This is one of those rare cases where the court of appeals found a Rule 29 motion should have been granted because the facts were insufficient to support a conviction of the charges. In U.S. v Friske the defendant was charged with attempting to obstruct a forfeiture proceeding by attempting to dispose of money subject to a forfeiture proceeding in violation of 18 U.S.C. 1512(c)(2). The defendant was convicted following a trial. The court of appeals vacated the conviction and ruled there was insufficient evidence showing that he was guilty. The facts as presented at trial showed as follows. William Erickson had been indicted for drug conspiracy charges related to a marijuana grow operation. Erickson called Friske from jail and asked Fiske to travel to Erickson’s home to do a repair job. He told Friske the job required Friske to don a pair of gloves, get on his hands and knees under the pool deck.

Agents intercepted these jail calls to Friske and headed out to the property the day before Friske would get there After digging in the area describe by Erickson, they found $375,000 hidden in a pvc pipe buried under the pool decking. The next day, when the agents arrived they found Friske on the property wearing a pair of gloves, holding a flashlight, dirt on his chest and arms. After questioning and a search of his van revealed letters from Erickson asking him to find some things at Erickson’s house and take them back to Friske’s home. When confronted about digging around the pool deck, he claimed he was looking for wood rot. Later, on the phone with Erickson, Friske is recorded as saying the DEA agents had been on the property but Agents arrived while he was there. He said the agents did not “buy it” when he told the agents the pilings underneath the deck needed repair because he was fixing and securing the property for Erickson.

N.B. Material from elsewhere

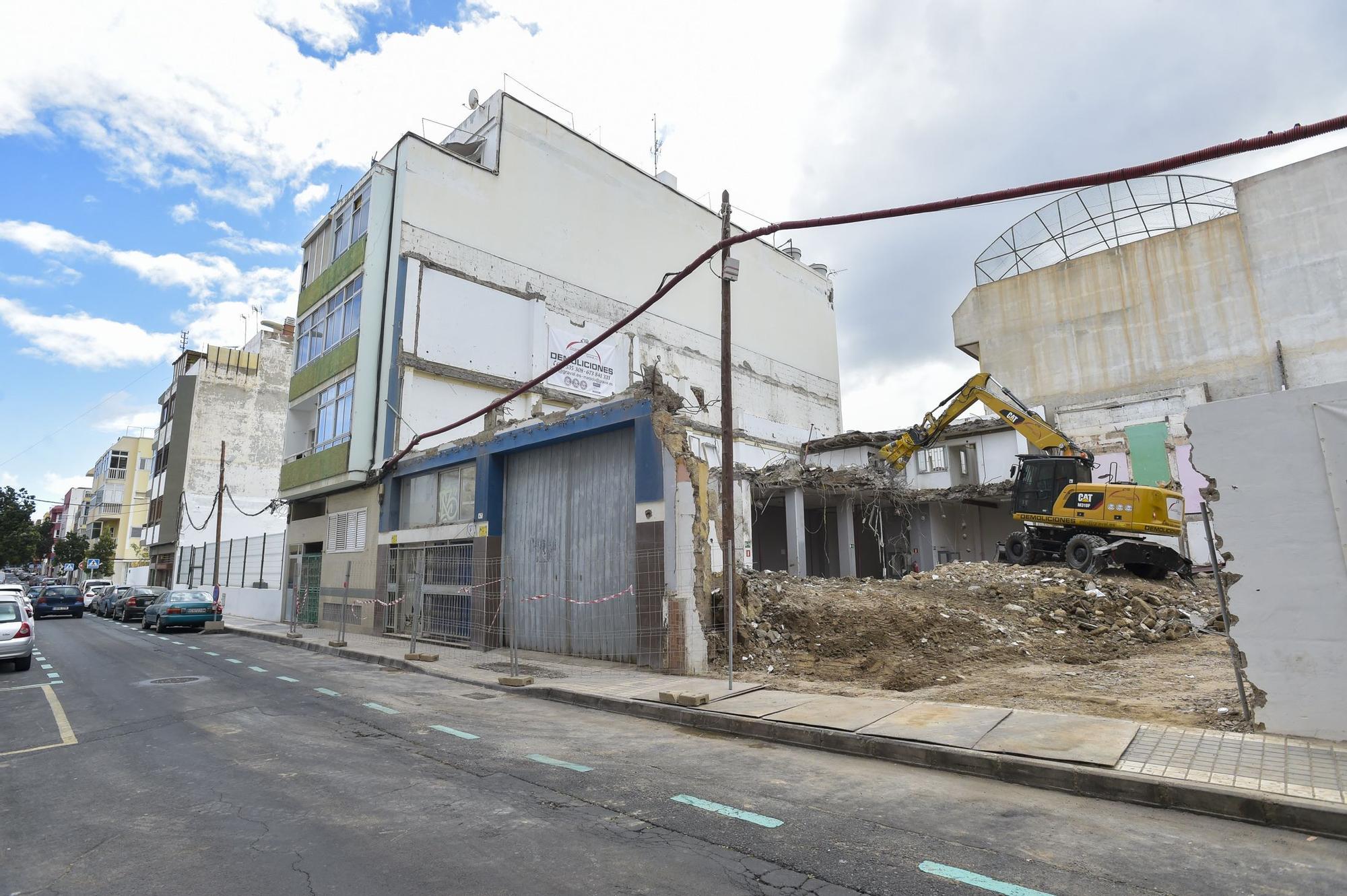 Demolición de una vivienda de la calle Matías Madrón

A conviction under 18 U.S.C. 1512(c)(2) requires the following:
• that there be n official proceeding taking place,
• the defendant’s conduct constituted a substantial step toward the commission of the crime,
• that the defendant acted with improper purpose and to engage in conduct knowingly and dishonestly with the specific intent to obstruct the forfeiture proceeding,
• the natural and probable effect of the conduct would be the interference with the administration of justice.
Wrestling with the requirement that Friske know that there was an official proceeding, the court agreed with other circuits in finding that the defendant “must have a relationship in time causation or logic with the judicial proceeding.”

In Friske the government was required to prove that Friske knew of or at least foresaw the forfeiture proceeding. Here there was not one scintilla of evidence he knew the money was subject to a forfeiture. In a criminal case, the verdict cannot be based on speculation. An experience criminal defense lawyer knows that a case can be dismissed if the prosecution fails to present sufficient evidence of a crime.